Homology Functor, Prod. Spaces, Chain Groups: Refs Needed

[WWGD]

Hi all,
Went to a seminar today, arrived a few minutes late; hope someone can tell me something about this topic and/or give a ref so that I can read on it . I know this is a lot of material; if you can refer me to at least some if, I would appreciate it :

1)Basically, understanding how/why the (co)homology functor can/does fail to agree with the product of spaces, when we do not work with coefficients in a field i.e.,

$H^k(X \times Y) \neq \bigoplus_{i+j=k} H^i (X) \otimes H^j(X)$

is not satisfied when we do not work with coefficients in a field; I am tooignorant at this point to understand why/how field coefficients matter ( I was considering the issue of torsion, but there was no mention that the fields had to be of characteristic zero). Also,

2)What kind of correction terms do we need when we consider (co)chain groups on product spaces, i.e., what is the relationship between$C_p(X \times Y)$ and $C_p(X), C_p(Y)$ and how the differential/boundary operator works on the (co)homology of products, i.e., if we have $\delta$ boundary operator on different (co)chain complexes, how/when can we define a boundary operator on the product $X \times X$. Does it make sense to consider a product of (co)chain complexes with different boundary operators?

Basically, we work with inclusion , diagonal and projection diagrams/operations, i.e., $x \rightarrow (x,x)$, etc.

Thanks.

 

[WWGD]

I guess I was being lazy; in case anyone is interested, the main topics are algebras, coalgebras, and their dualizations, the existence of coproducts in homology/cohomology, Hopf algebras , etc.

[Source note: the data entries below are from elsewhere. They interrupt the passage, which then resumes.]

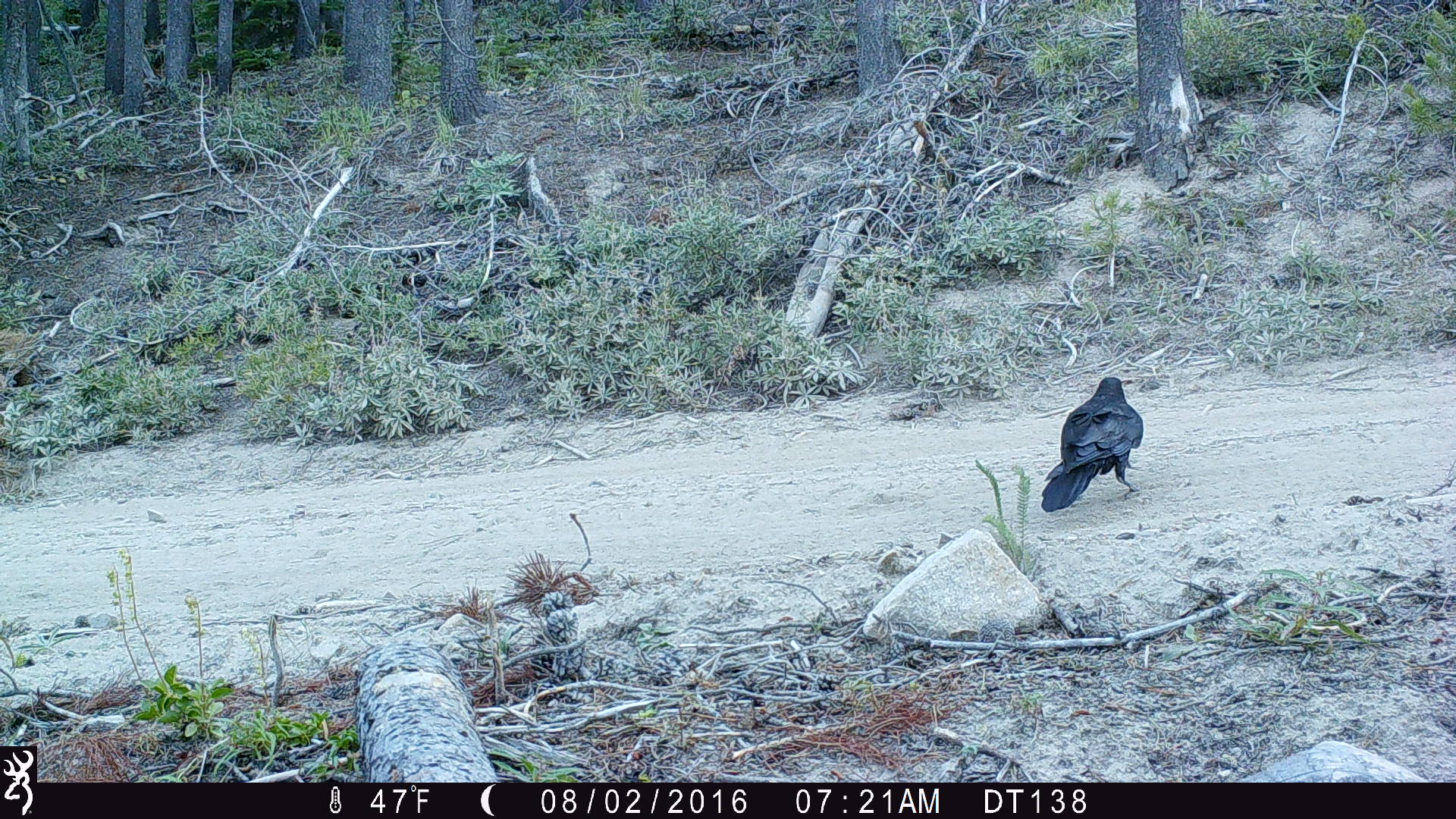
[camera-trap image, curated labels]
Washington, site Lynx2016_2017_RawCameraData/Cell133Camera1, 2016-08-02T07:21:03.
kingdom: Animalia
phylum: Chordata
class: Aves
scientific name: Aves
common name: birds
Aves (birds). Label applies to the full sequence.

Some of these issues and other related ones are dealt, e.g., in : http://mathoverflow.net/questions/415/does-homology-have-a-coproduct

Still, I would appreciate additional comments/refs.

 

[homeomorphic]

Have you read what Hatcher has to say about the chain complexes and homology/cohomology of products (especially for CW-complexes)?

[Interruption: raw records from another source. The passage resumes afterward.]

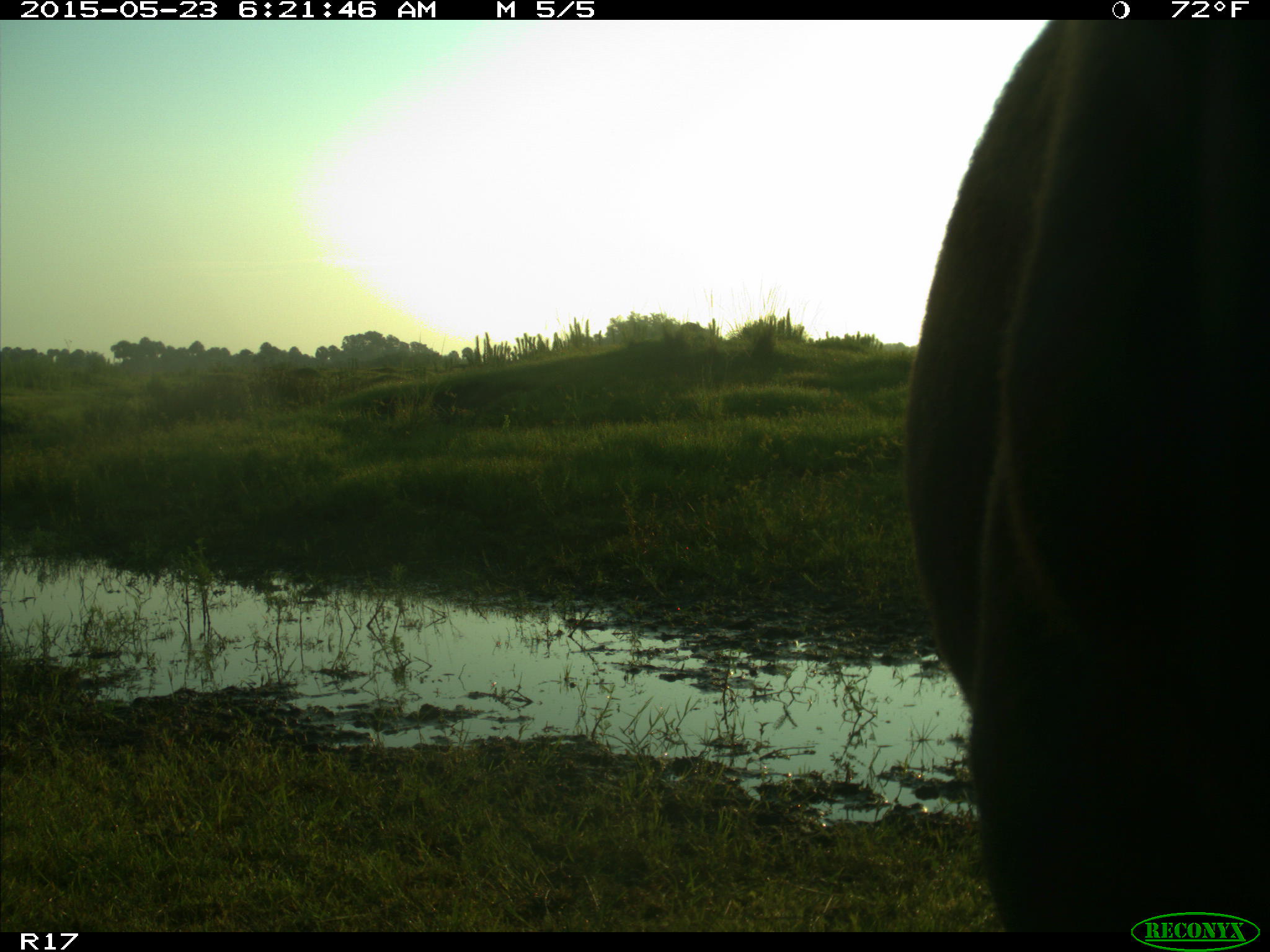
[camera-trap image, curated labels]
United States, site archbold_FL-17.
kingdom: Animalia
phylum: Chordata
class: Mammalia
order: Artiodactyla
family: Bovidae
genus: Bos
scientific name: Bos taurus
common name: domestic cow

http://www.math.cornell.edu/~hatcher/AT/ATpage.html

I tend to like to figure stuff out in the CW setting because it's more geometrical and when all is said and done, everything is weak-equivalent to a CW complex, so you don't lose anything as far as homology and cohomology goes.

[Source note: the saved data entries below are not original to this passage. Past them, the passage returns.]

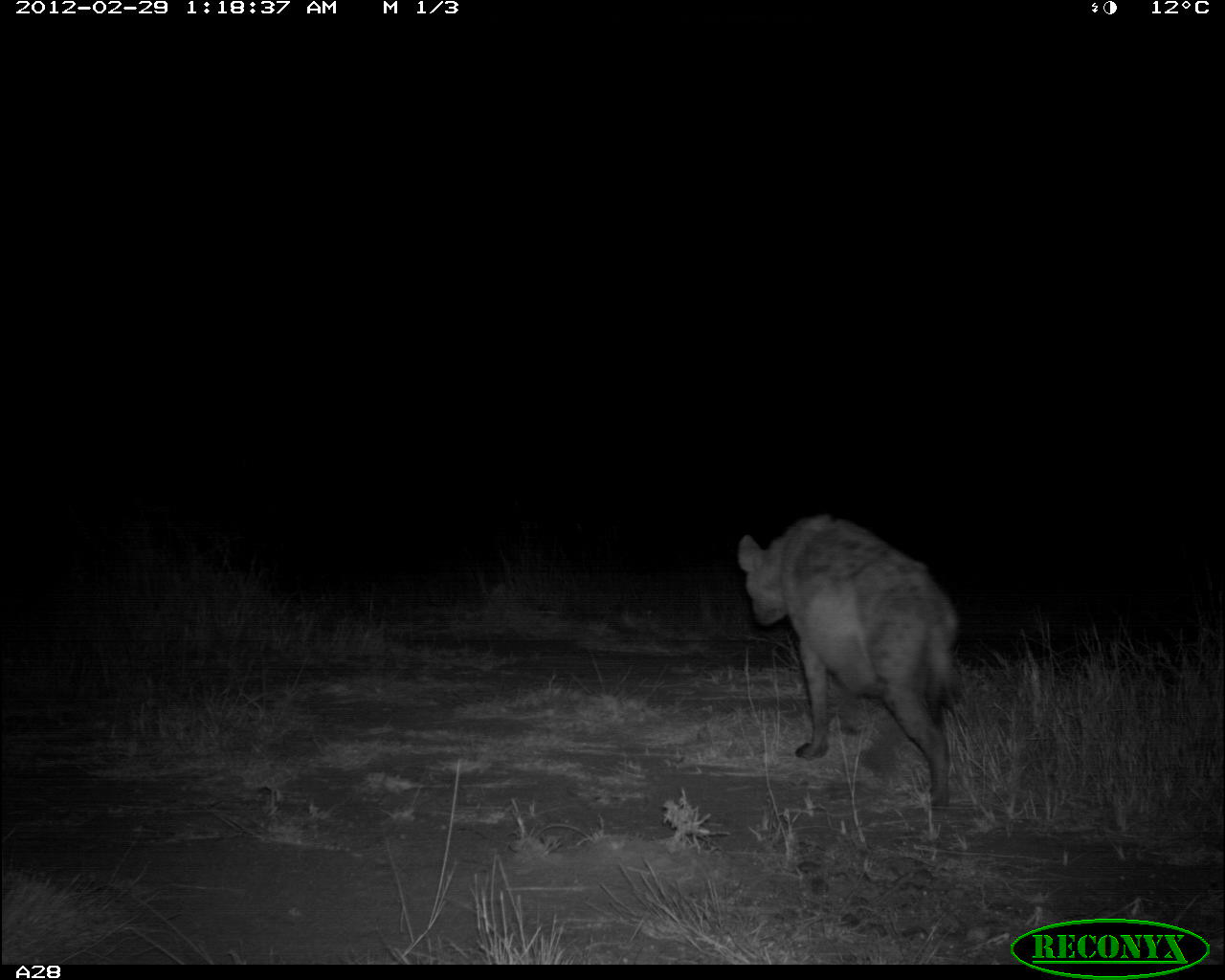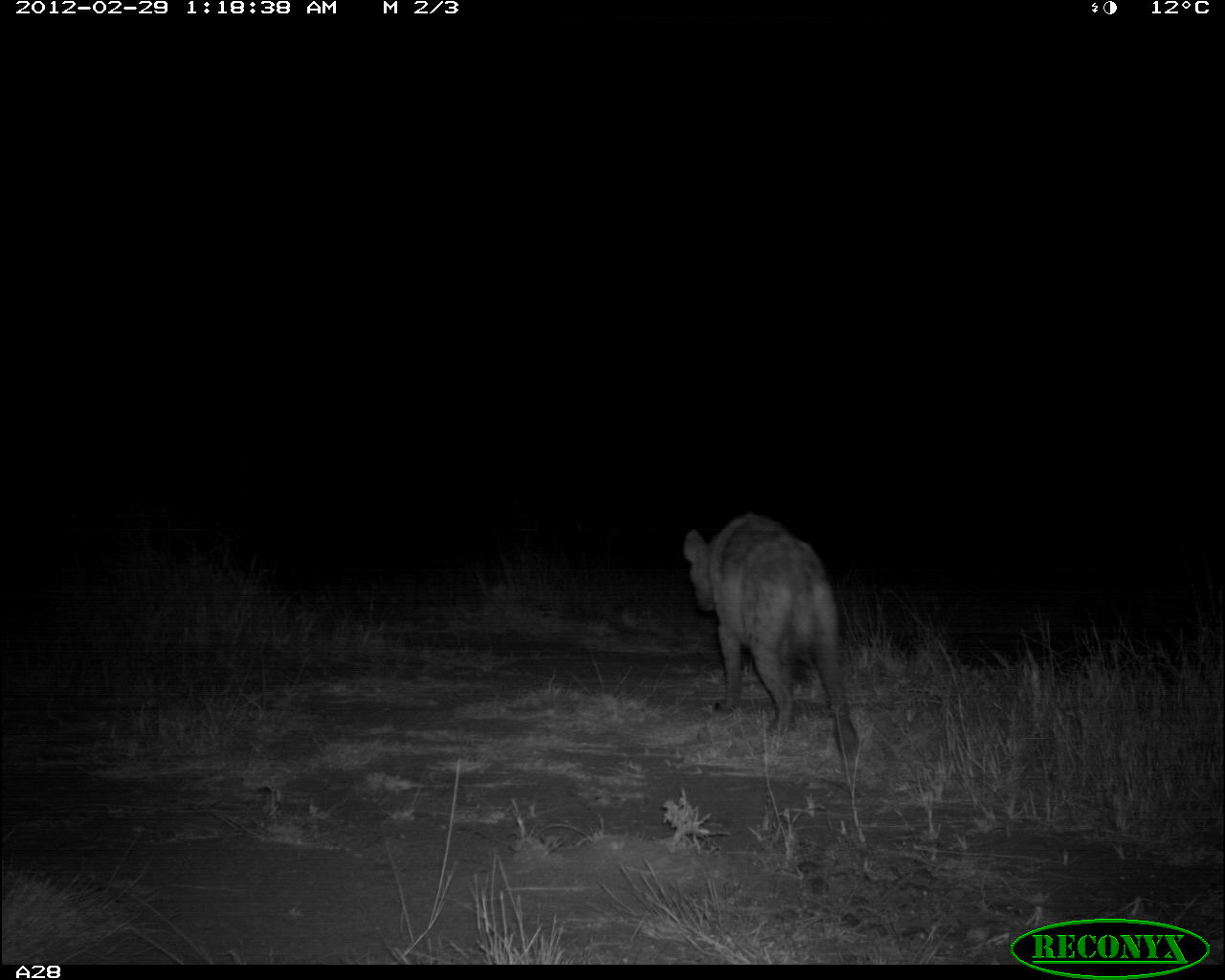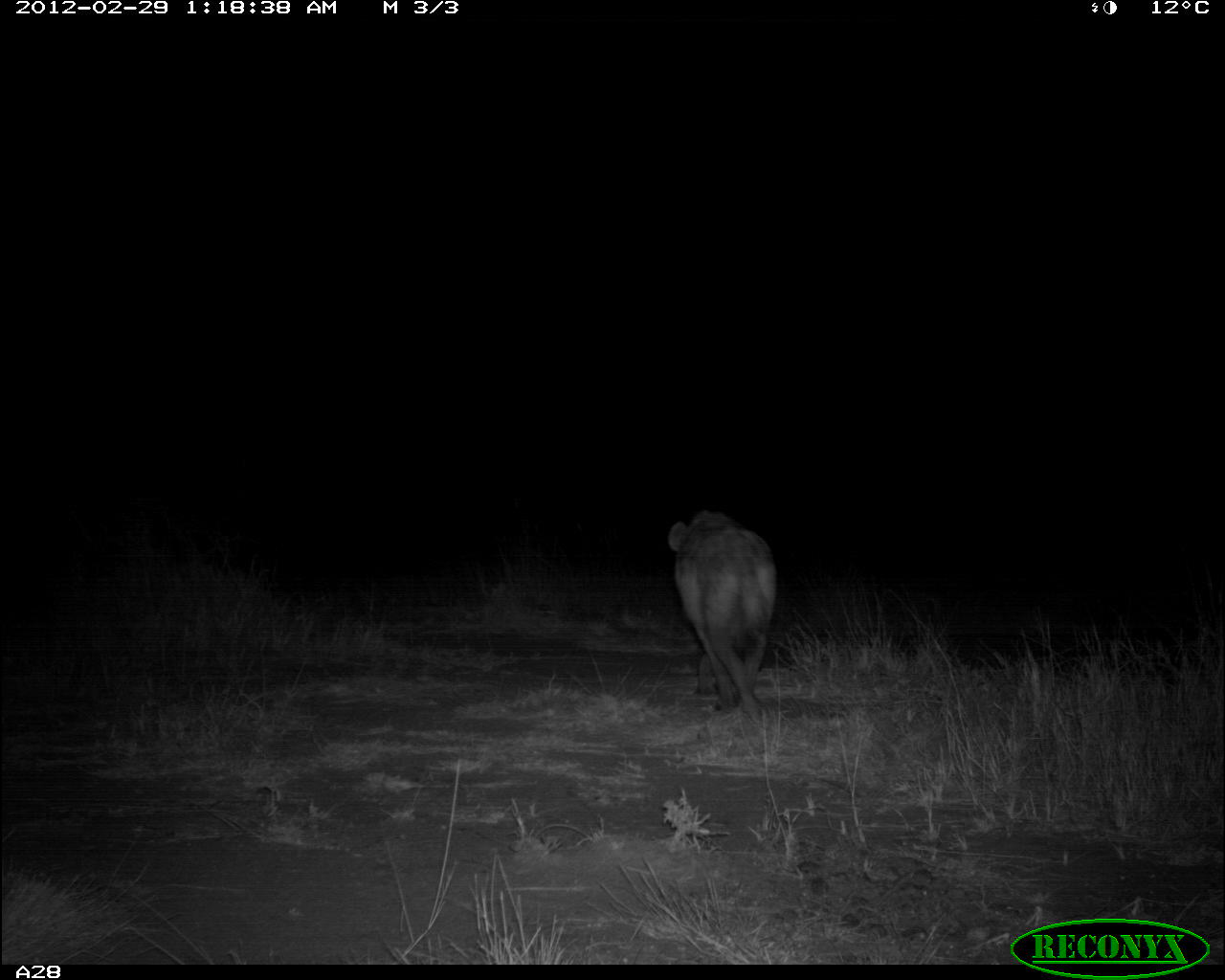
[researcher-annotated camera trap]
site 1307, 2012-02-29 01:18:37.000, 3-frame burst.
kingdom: Animalia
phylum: Chordata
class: Mammalia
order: Carnivora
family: Hyaenidae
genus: Crocuta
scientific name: Crocuta crocuta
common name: spotted hyena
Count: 1.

I'm also being a bit lazy, but if I wanted to understand it more fully, I'd go back and read that. It's hard to see what you were missing because I don't know how you convinced yourself that the homology is that way if you have field coefficients. To me, I just know the chain complex works that way and it's not clear that when you take homology that it's going to break down the same way in terms of just the direct sum of tensor products thing that you have there. That only happens on the chain level.

 

[WWGD]

There was also the issue of the conditions , if any, under which the product in cohomology , i.e., the cup product can be dualized into a coproduct in homology, and general conditions under which homology and cohomology are duals of each other. It seems like finite-dimensionality and bgeing torsion-free are necessary, thou am not sure they are sufficient. But , yes, I do need to read some more; thanks for the link.